BaFin president heads for exit following Wirecard scandal
Germany’s top financial regulatory official has agreed to step down in the aftermath of the Wirecard scandal, as the German government prepares to reorganise the country’s watchdog.
Felix Hufeld, president of the Federal Financial Supervisory Authority (BaFin), announced his departure in a joint statement with the German finance ministry on 29 January.
In the release, the government said the scandal had revealed that BaFin “needs a reorganisation in order to be able to fulfil its supervisory function more effectively”.
Hufeld expressed gratitude to BaFin for the trust it placed in him during his tenure. “BaFin has developed significantly and gained relevance in many ways,” he said.” Now there are other tasks to tackle, and I wish my successor the best in dealing with them.”
Finance minister Olaf Scholz thanked Hufeld for his “great commitment at the top of BaFin over the past eight years.”
“During this time, he made a decisive contribution to shaping financial services supervision in Germany and Europe. We are combining the planned organisational reform of BaFin with a new start in terms of personnel.”
BaFin declined GBRR’s request for comment.
Wirecard, the disgraced German payment processor once worth US$28 billion, stunned the European financial markets in June 2020 after announcing that its auditors at EY couldn’t account for €1.9 billion. EY went on to say that it had been provided false information and indicated “an elaborate and sophisticated fraud involving multiple parties around the world”.

Collected data:
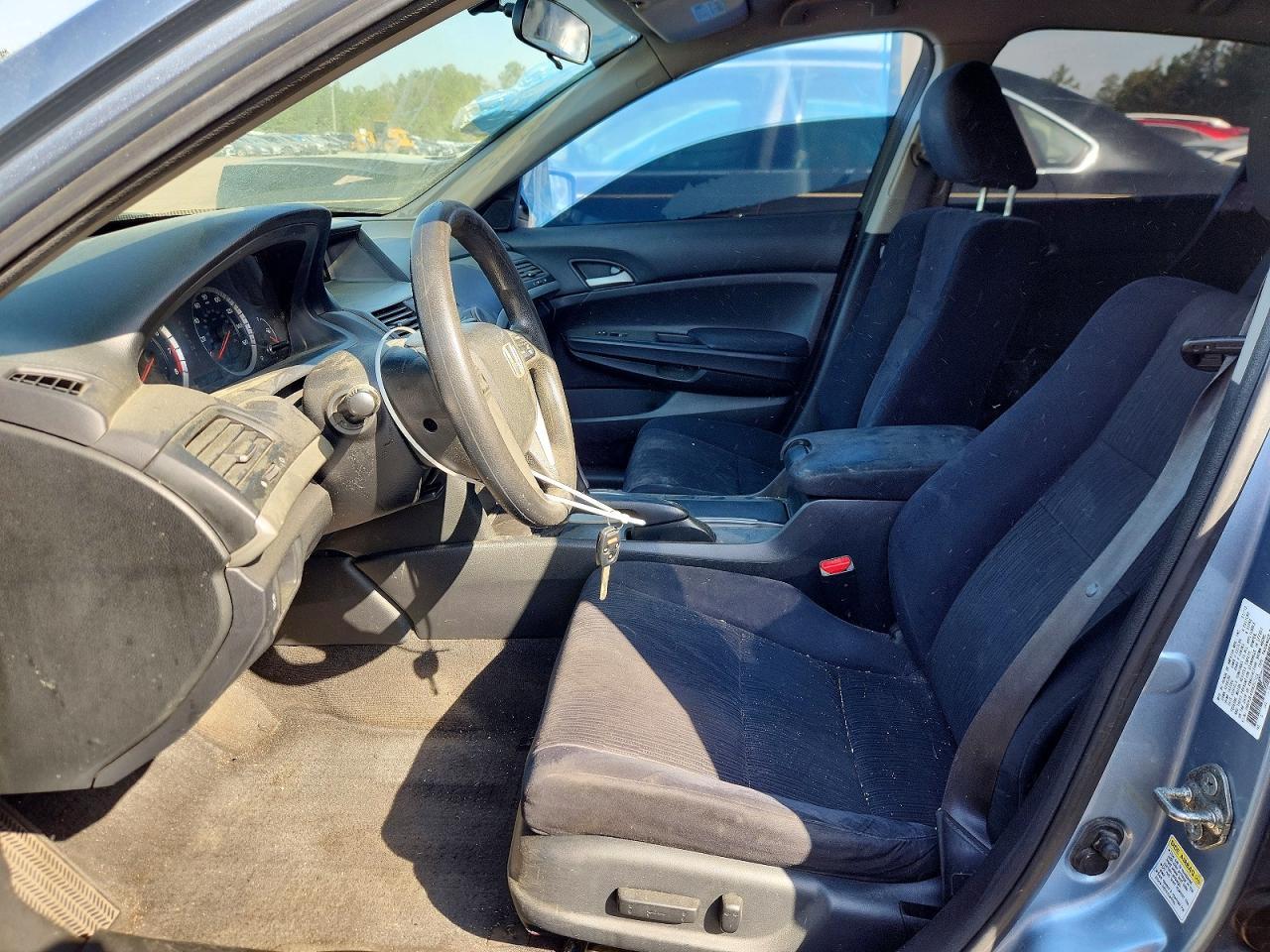 2012 HONDA ACCORD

Required actions:
1. Summarize the article on the BaFin president's departure in two sentences.
2. Recast the paragraph of the article on the BaFin president's departure that begins "Wirecard, the disgraced German payment processor" as a bulleted list that keeps its main facts.
3. According to the article on the BaFin president's departure, on what date did Felix Hufeld announce that he was leaving?

Answers to the exercise:
1. Felix Hufeld, president of the Federal Financial Supervisory Authority (BaFin), agreed to step down after the Wirecard scandal and announced his departure in a joint statement with the German finance ministry on 29 January. The government said the scandal showed that BaFin needs a reorganization to supervise more effectively, and Finance Minister Olaf Scholz said the planned reform would be paired with a new start in personnel.

2.
- Wirecard was a German payment processor once worth US$28 billion.
- In June 2020 it stunned European financial markets by announcing that its auditors at EY could not account for €1.9 billion.
- EY said it had been provided false information.
- EY indicated an elaborate and sophisticated fraud involving multiple parties around the world.

3. 29 January